## DO THIS
Rewrite the data from its start through the line that contains "Answer: grass at", replacing "muddy water" with "murky water" and keeping everything else unchanged. Leave the pictures out.

## TASK INPUT
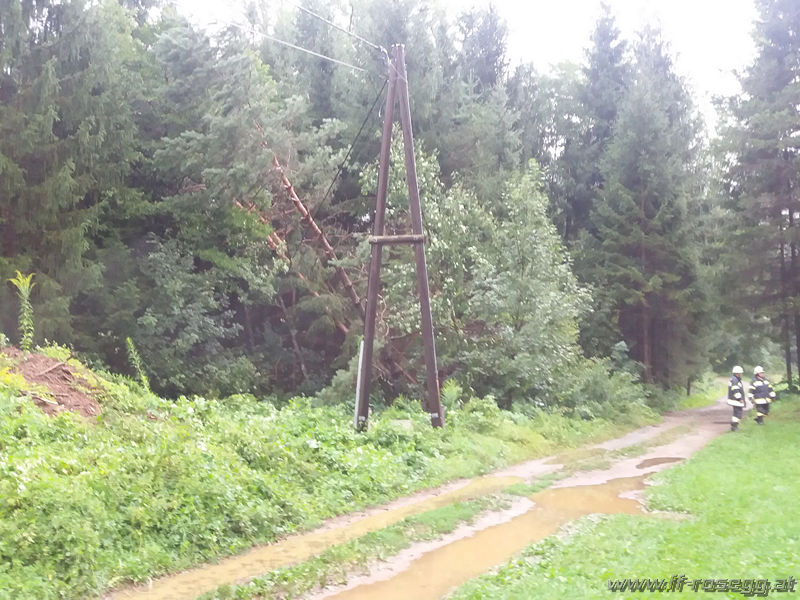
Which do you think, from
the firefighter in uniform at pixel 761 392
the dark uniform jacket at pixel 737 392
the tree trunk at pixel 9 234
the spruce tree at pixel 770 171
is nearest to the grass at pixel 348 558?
the dark uniform jacket at pixel 737 392

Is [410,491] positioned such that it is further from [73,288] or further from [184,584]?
[73,288]

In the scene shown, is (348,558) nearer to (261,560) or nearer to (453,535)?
(261,560)

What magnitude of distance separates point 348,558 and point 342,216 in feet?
71.8

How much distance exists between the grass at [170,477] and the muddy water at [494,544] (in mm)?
1908

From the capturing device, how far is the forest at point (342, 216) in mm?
19781

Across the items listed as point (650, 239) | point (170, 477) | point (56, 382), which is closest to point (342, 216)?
point (650, 239)

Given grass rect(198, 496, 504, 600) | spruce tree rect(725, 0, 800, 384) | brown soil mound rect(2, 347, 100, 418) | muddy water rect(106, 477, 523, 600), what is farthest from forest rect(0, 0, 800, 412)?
grass rect(198, 496, 504, 600)

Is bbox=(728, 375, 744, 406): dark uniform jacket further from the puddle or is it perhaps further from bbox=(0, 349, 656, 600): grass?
bbox=(0, 349, 656, 600): grass

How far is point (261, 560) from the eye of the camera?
299 inches

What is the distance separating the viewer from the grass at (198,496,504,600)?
21.4 ft

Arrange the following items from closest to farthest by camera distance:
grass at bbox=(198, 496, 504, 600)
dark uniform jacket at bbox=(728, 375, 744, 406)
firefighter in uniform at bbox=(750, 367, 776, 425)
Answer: grass at bbox=(198, 496, 504, 600) < dark uniform jacket at bbox=(728, 375, 744, 406) < firefighter in uniform at bbox=(750, 367, 776, 425)

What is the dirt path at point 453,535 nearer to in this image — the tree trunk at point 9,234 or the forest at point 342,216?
the forest at point 342,216

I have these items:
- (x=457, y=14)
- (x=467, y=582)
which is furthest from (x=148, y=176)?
(x=467, y=582)

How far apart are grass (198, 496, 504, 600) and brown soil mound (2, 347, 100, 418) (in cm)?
557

## THE OUTPUT
Which do you think, from
the firefighter in uniform at pixel 761 392
the dark uniform jacket at pixel 737 392
the tree trunk at pixel 9 234
the spruce tree at pixel 770 171
is nearest to the grass at pixel 348 558?
the dark uniform jacket at pixel 737 392

Is [410,491] positioned such that it is further from [73,288] or further from [184,584]?
[73,288]

In the scene shown, is (348,558) nearer to (261,560) or nearer to (453,535)?
(261,560)

What magnitude of distance separates point 348,558 and point 342,216 in feet?
71.8

How much distance exists between the grass at [170,477] and the murky water at [494,544] (in mm)?
1908

From the capturing device, how far is the forest at point (342, 216) in mm?
19781

Across the items listed as point (650, 239) | point (170, 477) | point (56, 382), which is closest to point (342, 216)?
point (650, 239)

Given grass rect(198, 496, 504, 600) | spruce tree rect(725, 0, 800, 384) | brown soil mound rect(2, 347, 100, 418) | murky water rect(106, 477, 523, 600), what is farthest from forest rect(0, 0, 800, 412)?
grass rect(198, 496, 504, 600)

Is bbox=(728, 375, 744, 406): dark uniform jacket further from the puddle or is it perhaps further from bbox=(0, 349, 656, 600): grass?
bbox=(0, 349, 656, 600): grass

How far is point (261, 560) from the eye of the camera?
299 inches

What is the distance separating the viewer from the grass at (198,496,504,600)?
21.4 ft

Arrange the following items from closest to farthest by camera distance:
grass at bbox=(198, 496, 504, 600)
dark uniform jacket at bbox=(728, 375, 744, 406)
firefighter in uniform at bbox=(750, 367, 776, 425)
Answer: grass at bbox=(198, 496, 504, 600) < dark uniform jacket at bbox=(728, 375, 744, 406) < firefighter in uniform at bbox=(750, 367, 776, 425)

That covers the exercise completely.